I AM DIRECTED INTO A NEW PATH

The following morning, when we resumed our quiet way in the canoe, le pére Jean asked, “Well, my daughter, did any light come to you through the darkness?”

“No, my father, but I have found a little quiet.”

“That is much. Now I shall ask you to listen to me patiently, for I may say much with which you will not agree, but you will trust me that I only say that which I know to be best.

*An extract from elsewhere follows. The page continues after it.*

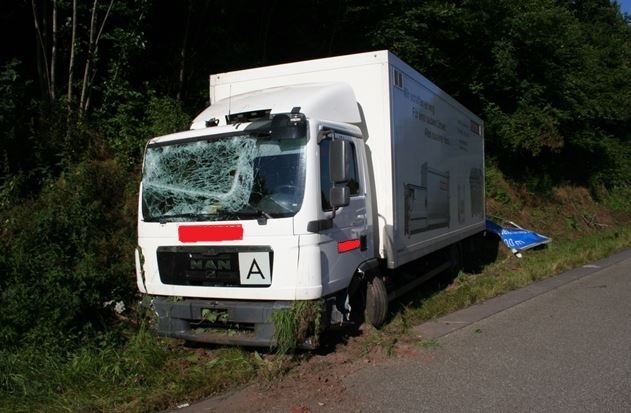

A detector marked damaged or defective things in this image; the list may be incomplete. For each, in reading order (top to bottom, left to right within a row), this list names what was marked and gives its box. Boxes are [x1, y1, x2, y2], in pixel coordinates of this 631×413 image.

broken glass [141, 134, 308, 220]
shattered windshield [144, 134, 312, 220]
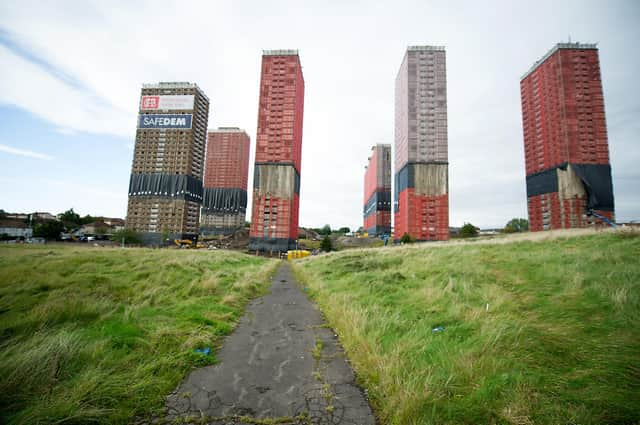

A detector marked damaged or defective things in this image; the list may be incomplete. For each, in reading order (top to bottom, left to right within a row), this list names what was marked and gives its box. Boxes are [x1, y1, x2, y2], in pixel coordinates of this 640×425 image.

cracked asphalt path [165, 262, 378, 424]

We have every reason to believe a serious descent will be made on Louisbourg in the spring, so that, apart from any other reason, your presence in a town which will in all probability suffer a bombardment, would be unwise and undesirable in the last degree. You have no idea of what war actually means; it is a horror that would haunt you to your dying day.”

“But, my father, in that case I should at least be by his side. That in itself would mean everything to us both.”

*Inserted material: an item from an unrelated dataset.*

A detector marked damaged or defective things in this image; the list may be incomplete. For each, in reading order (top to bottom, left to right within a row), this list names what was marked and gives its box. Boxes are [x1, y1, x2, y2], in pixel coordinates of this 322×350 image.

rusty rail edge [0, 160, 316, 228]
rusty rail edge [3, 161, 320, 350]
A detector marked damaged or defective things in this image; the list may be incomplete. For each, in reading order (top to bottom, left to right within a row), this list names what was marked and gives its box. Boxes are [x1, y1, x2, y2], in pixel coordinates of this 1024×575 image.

“That is a point I had not intended to touch on, my daughter. I know the world. I know that men, banished to such exile as that in which M. de Maxwell has lived, change much with the years. Think how you have changed yourself, in happier surroundings than he has known. Think what new connections he may have formed. Did you never think that he—”

“Oh, my father, what would you tell me? Do you know M. de Maxwell?”

“I have never been in Louisbourg,” he answered, somewhat coldly, as if my earnestness had hurt him.

“But you do not mean that he may be married?”

“He may be. It would surely not be unnatural.”